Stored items
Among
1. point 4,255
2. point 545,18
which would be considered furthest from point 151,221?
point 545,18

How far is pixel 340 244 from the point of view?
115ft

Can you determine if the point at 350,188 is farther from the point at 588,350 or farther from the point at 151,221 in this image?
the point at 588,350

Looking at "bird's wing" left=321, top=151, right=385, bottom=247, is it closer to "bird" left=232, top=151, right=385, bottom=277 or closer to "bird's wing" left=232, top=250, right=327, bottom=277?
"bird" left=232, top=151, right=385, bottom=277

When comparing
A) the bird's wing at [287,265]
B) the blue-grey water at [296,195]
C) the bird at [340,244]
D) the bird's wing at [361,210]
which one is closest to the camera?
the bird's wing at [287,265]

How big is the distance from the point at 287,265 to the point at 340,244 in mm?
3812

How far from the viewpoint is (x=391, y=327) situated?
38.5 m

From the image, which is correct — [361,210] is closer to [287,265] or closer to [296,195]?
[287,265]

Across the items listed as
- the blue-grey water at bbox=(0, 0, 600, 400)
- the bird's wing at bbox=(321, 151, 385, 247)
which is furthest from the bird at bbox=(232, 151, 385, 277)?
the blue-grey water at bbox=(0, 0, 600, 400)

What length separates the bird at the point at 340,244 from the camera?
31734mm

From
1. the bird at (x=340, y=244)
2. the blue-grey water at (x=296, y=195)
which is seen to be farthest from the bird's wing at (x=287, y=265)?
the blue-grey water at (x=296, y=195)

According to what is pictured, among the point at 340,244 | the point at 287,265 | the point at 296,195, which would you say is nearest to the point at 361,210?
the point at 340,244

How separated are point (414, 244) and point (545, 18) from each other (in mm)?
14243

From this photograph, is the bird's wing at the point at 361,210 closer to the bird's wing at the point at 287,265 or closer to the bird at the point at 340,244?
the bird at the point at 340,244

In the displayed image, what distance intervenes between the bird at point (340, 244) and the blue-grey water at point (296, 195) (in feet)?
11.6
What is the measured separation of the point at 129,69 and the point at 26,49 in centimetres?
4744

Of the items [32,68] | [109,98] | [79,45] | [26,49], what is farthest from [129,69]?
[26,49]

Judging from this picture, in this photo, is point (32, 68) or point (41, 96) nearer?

Challenge: Every line from the one holding "What length separates" through the final line of the listing must be echoed exactly; leave out all other lines.

Full response:
What length separates the bird at the point at 340,244 from the camera?
31734mm

From
1. the bird at (x=340, y=244)
2. the blue-grey water at (x=296, y=195)
which is seen to be farthest from the bird's wing at (x=287, y=265)?
the blue-grey water at (x=296, y=195)

According to what is pictured, among the point at 340,244 | the point at 287,265 | the point at 296,195, which would you say is nearest to the point at 361,210?
the point at 340,244

How separated are point (414, 244) and point (545, 18) from each other (in mm)?
14243

From this photograph, is the bird's wing at the point at 361,210 closer to the bird's wing at the point at 287,265 or closer to the bird at the point at 340,244?
the bird at the point at 340,244

In the displayed image, what distance intervenes between the bird at point (340, 244) and the blue-grey water at point (296, 195) (in feet)?
11.6
What is the measured separation of the point at 129,69 and the point at 26,49 in centimetres?
4744

Of the items [32,68] | [109,98] | [79,45] | [26,49], what is farthest from [129,69]?
[26,49]

Judging from this picture, in this photo, is point (32, 68) or point (41, 96) nearer?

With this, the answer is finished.